DSOs threatened by funding cuts
FUNDING cuts now pose a bigger threat than contract caterers to school meal direct service organisations (DSOs), local authority managers were told last week.
Richard Ware, head of catering for Havering Catering Services, said more school meals caterers would have to offer nil-subsidy services in order to survive, as councils grappled with reductions in central Government funding.
Mr Ware was addressing 300 delegates at the annual seminar of the Local Authority Caterers Association (LACA), held last week at the Moat House International in Stratford-upon-Avon.
He said his DSO had come to be seen as a leading light within the council's contract services division because of the progress it was making towards nil-subsidy.
At the end of 1991 the council had given the DSO just eight months to achieve nil- subsidy for secondary school meals.
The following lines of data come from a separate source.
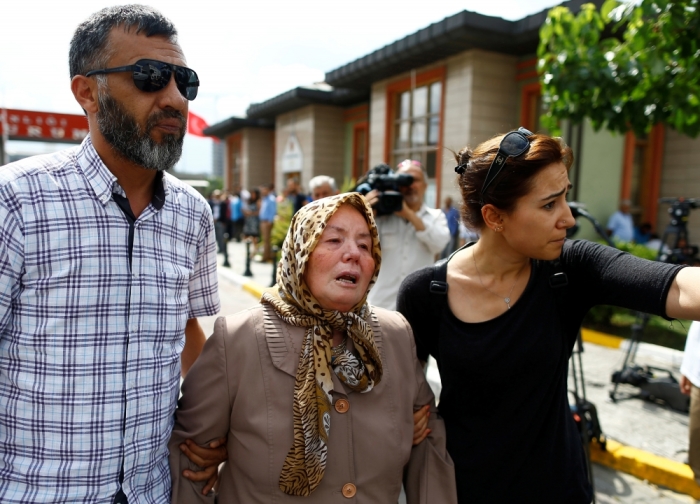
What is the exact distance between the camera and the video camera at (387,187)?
4.30m

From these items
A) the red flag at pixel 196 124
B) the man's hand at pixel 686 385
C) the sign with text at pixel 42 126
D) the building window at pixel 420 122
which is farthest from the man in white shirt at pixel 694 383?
the sign with text at pixel 42 126

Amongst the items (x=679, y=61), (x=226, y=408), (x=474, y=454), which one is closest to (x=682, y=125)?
(x=679, y=61)

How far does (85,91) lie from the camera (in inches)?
69.1

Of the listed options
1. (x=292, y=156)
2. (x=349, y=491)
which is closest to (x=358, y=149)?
(x=292, y=156)

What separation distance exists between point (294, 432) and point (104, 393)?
597mm

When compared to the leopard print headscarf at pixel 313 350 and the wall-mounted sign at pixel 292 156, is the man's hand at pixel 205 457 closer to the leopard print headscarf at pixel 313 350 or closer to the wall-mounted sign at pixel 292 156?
the leopard print headscarf at pixel 313 350

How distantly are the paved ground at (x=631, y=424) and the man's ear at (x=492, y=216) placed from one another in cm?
152

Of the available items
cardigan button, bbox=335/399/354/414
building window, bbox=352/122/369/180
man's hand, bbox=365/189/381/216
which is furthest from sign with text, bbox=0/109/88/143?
cardigan button, bbox=335/399/354/414

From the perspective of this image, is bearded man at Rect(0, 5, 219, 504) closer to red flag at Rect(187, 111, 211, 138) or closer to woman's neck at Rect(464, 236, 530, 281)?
woman's neck at Rect(464, 236, 530, 281)

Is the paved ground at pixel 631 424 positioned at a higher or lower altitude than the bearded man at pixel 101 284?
lower

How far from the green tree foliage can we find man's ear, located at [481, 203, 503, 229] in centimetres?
277

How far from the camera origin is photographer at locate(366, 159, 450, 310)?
4426mm

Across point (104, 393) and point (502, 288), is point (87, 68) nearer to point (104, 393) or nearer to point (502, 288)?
point (104, 393)

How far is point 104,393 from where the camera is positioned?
1.61 meters
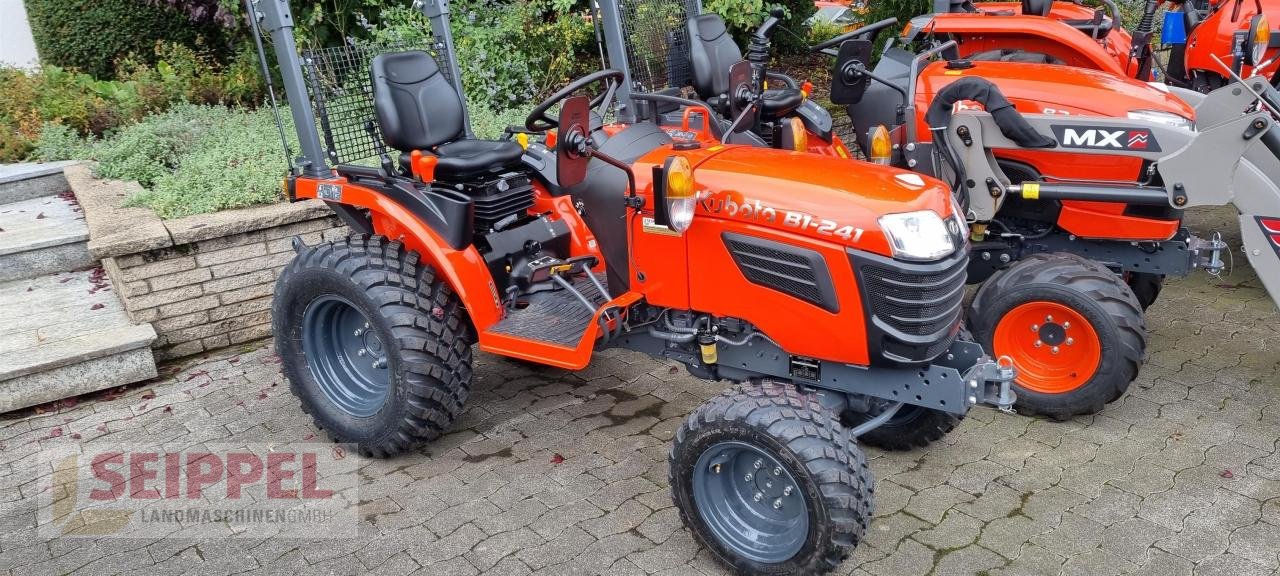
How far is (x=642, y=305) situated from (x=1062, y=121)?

That had meant reducing staff hours by 40%, raising meal prices by 20% over three years and setting food cost targets.
On the other hand, sales figures for 1992/93 were 40% higher than for the previous year, and a further 20% higher in 1993/94.
The DSO was now working towards a similar goal for primary schools, where meal uptake had risen from 30% of pupils last September to 50% in December, said Mr Ware.
"At the start of the current contract, the subsidy for primary school meals was £800,000. By the end of the contract next April, it will be zero," he said.
But Jim Walker, managing director of contract caterer BET Catering Services, said a true definition of a nil-subsidy service meant making enough money from the sale of meals to cover the client's and the schools' costs rather than just those of the contractor.
Mr Walker said BET had achieved this situation in one of its 10 local authority contracts, but declined to reveal which one.
He warned DSO managers enjoying subsidies against complacency. "While you remain a cost to other parties who have the power to remove you, your service is at risk," he said.
Ann Wallis, catering client officer for Surrey County Council, argued against nil-subsidy contracts, saying they would have led to extortionate meal prices in her area.
She had successfully fought off the loss of subsidies, and had instead persuaded her senior officer to opt for a situation where the service had to be provided for the cost of the statutory service for free meals pupils.
Mrs Wallis said the rise in the number of free school meals, combined with the costs of energy and maintaining premises, meant her department was already straining to meet its budgets.
Removing subsidies would have led to a rise in meal prices that parents would have found unacceptable, she said.